====== Exercise data ======

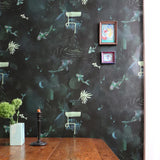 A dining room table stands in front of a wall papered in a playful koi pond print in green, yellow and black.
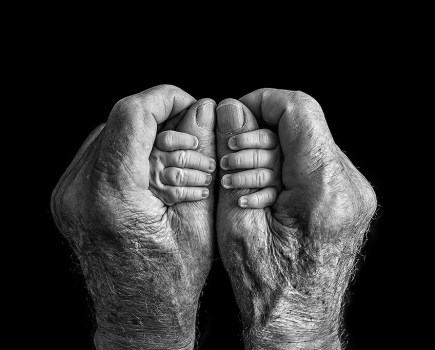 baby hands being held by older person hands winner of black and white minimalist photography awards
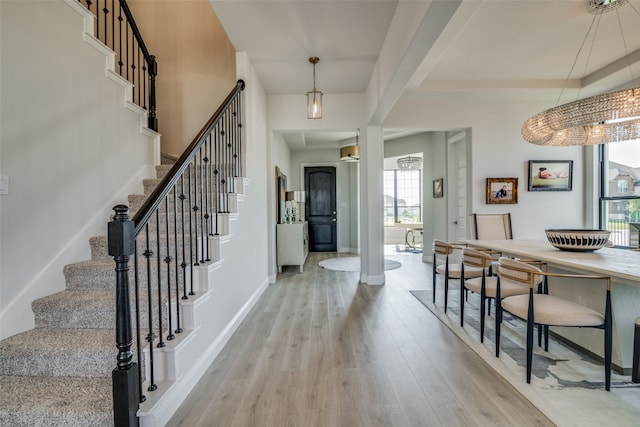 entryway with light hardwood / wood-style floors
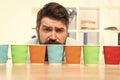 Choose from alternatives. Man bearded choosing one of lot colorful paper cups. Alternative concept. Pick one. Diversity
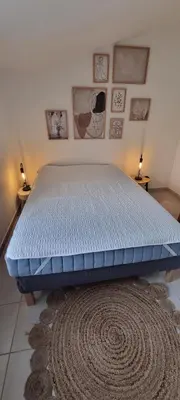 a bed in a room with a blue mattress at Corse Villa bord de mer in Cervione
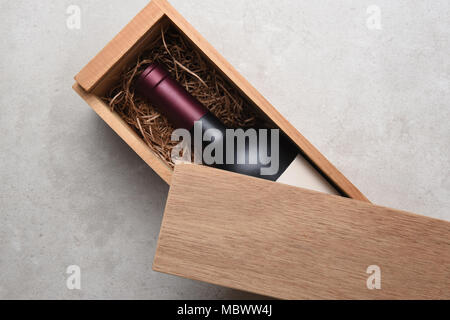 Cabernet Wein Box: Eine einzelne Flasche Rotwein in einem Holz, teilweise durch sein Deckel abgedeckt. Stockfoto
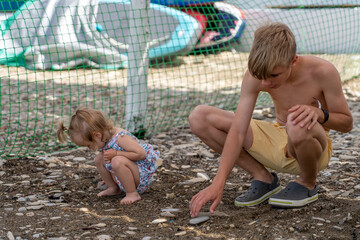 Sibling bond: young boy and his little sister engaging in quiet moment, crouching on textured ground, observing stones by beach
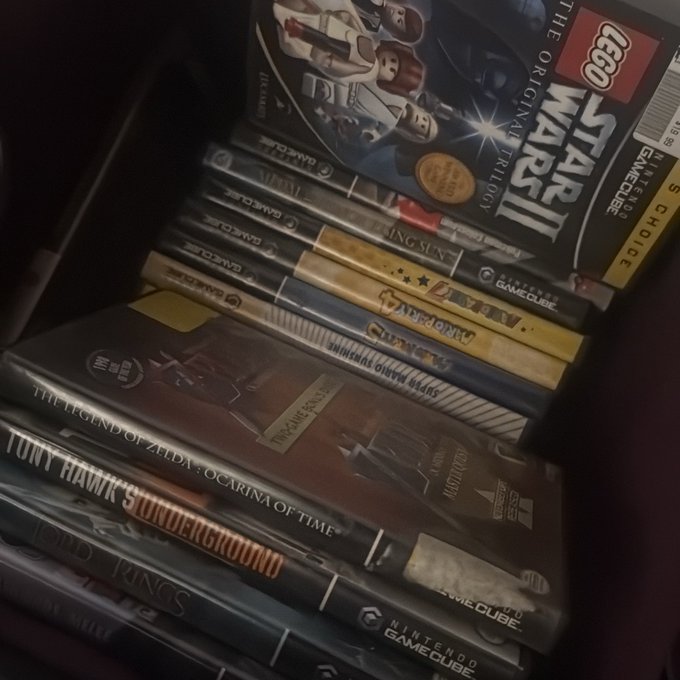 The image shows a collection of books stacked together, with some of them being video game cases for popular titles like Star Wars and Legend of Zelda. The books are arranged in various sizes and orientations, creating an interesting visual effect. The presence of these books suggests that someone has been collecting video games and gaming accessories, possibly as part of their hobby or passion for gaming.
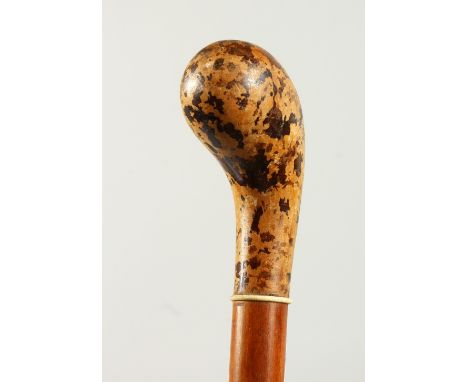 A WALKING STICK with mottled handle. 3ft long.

======

- **The problem**:
Reproduce exactly the lines above from the one with "Sibling bond: young" through the last line of the data, keeping both ends and dropping the pictures.

- **Solution to this exercise**:
 Sibling bond: young boy and his little sister engaging in quiet moment, crouching on textured ground, observing stones by beach
 The image shows a collection of books stacked together, with some of them being video game cases for popular titles like Star Wars and Legend of Zelda. The books are arranged in various sizes and orientations, creating an interesting visual effect. The presence of these books suggests that someone has been collecting video games and gaming accessories, possibly as part of their hobby or passion for gaming.
 A WALKING STICK with mottled handle. 3ft long.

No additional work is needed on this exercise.